Here are two examples–
The fact is, with a bit of effort you can still piece together nice routings to Europe (up to three segments in each direction) at the saver level — this remains one of the most valuable uses of Delta miles.
True, the price increase is modest and merely matches what United charges to fly its Star Alliance partner members, but the sin is not in the new price but in the lack of the notice.
Delta somehow thinks that notice has been provided because “the changes do not take effect until January 1st”. That is flawed logic because the changes actually take effect immediately for travel on or after January 01, 2017.
It should not come as a surprise though — Delta did the same thing for business class redemptions to Asia (70-80K), Africa (70-80 [80-95K for South Africa]), and Oceania (80-95K) earlier this year. It was only a matter of time before Europe also was raised.
Be wary of further cutbacks and devaluations at Delta. Without an award chart, there is really is no “devaluation” — the new mantra is that the computer tells us the price and that is the price.
Issue Two: American Airlines Raises Prices of AAnytime Awards
American Airlines has two award tiers — sAAver and AAnytime awards. Saver awards offer access to a more limited inventory but are fixed in price and generally good bargains, the sort you want to redeem for.
But sometimes you need to travel to a certain place on a certain day and that is where anytime awards can be very helpful. These used to be fix-priced awards as well–just double the price of a saver award–but prices were raised and three tiers were introduced in 2014 (without notice). Then additional higher tiers were introduced on premium transcon routes between New York and San Francisco/Los Angeles.
Some days were more expensive than others, but anytime/standard level prices did not vary on a single day: all flights priced at the same level. They also did not fluctuate — you could see prices for, say 110K one-way on a certain day and know that you could return in a few weeks and the price would be unchanged. Not anymore.
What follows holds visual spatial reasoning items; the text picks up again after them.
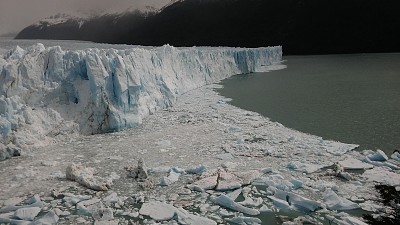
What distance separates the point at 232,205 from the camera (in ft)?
18.3

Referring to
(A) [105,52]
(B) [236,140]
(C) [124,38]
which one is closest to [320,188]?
(B) [236,140]

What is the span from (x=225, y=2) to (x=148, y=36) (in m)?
19.5

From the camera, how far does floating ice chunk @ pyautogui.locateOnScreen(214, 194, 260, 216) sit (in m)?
5.41

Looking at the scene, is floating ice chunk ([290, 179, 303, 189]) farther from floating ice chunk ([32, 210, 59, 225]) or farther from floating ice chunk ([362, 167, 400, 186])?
floating ice chunk ([32, 210, 59, 225])

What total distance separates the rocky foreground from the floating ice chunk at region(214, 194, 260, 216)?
18 millimetres

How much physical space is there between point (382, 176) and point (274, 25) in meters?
63.0

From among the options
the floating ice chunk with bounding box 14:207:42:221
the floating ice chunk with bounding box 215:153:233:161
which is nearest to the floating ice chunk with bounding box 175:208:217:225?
the floating ice chunk with bounding box 14:207:42:221

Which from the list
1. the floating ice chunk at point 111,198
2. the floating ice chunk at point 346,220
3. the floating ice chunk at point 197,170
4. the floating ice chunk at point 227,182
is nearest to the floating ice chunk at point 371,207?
the floating ice chunk at point 346,220

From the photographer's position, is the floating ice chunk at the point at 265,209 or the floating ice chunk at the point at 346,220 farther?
the floating ice chunk at the point at 265,209

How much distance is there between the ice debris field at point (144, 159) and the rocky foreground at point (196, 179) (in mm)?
22

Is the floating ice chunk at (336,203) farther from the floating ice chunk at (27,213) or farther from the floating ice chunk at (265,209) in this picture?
the floating ice chunk at (27,213)

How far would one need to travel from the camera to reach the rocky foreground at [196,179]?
5359 mm

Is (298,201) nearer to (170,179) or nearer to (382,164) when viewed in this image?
(170,179)

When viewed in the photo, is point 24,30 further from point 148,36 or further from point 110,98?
point 110,98
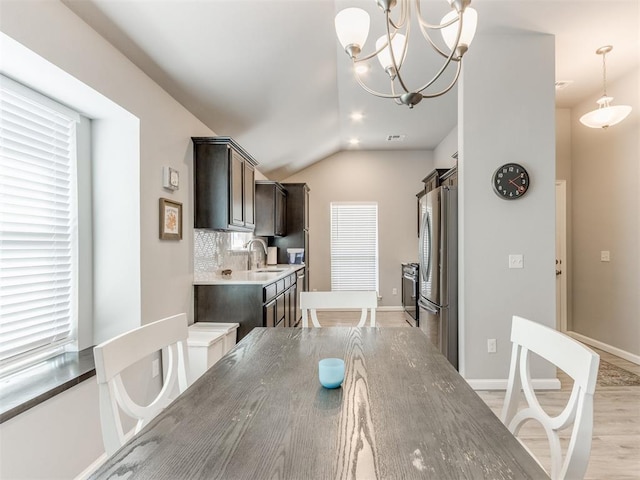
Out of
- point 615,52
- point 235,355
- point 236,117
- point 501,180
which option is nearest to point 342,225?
point 236,117

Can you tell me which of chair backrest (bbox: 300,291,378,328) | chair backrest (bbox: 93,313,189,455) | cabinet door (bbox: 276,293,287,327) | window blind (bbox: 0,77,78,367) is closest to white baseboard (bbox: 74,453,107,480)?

At least on premium transcon routes, that is no longer the case — some flights are more expensive than others on a single day (in looking at the award calendar, this in fact occurs every day). For example–
What does that mean? Logically it makes sense — a demand for an early morning or redeye flight may be higher than a late morning or late afternoon flight and therefore it makes sense to charge more. What doesn’t make sense is that AA just made the change without notice. AA’s defense is that the highest rate did not go up, so it is not really a devaluation.
As an aside, premium cabin prices prices are rising on American flights to Australia and New Zealand — business will rise as high as 375k miles one-way and first class may be as high as 420k miles one-way. This is a huge increase, but will not kick in until late September (no specific date has been announced). AA already raised prices on these routes in March.
Exit Question: When Will the Airlines Learn?
Two legacy carriers, two loyalty programs, two devaluations without notice. When will they learn?
They won’t.
Trust me, you’d be a fool to trust them. I still believe unannounced devaluations do more harm than good to an airline, but I am speaking almost philosophically here: I haven’t seen raw numbers but I do know Delta continues to report tremendous profit and sees no advantage to maintaining any perks of its loyalty program that it can get away with eliminating (just ask Karen Zachary).
Your miles are a depreciating asset and you are advised to use them sooner rather than later. You never know when you will wake up and find that they buy just a fraction of what they bought the day before.
I think they’ve already learned. Miles are for selling to banks, not for giving away to customers for free. And the outstanding liability can be easily be inflated away by higher prices for redemptions.
When you think about it- when was the last time anyone other than a mileage runner influenced their purchasing behavior based purely on RDM? I wouldn’t be surprised if airline data said that only EQM drove loyalty and RDM didn’t matter, at least at the margins.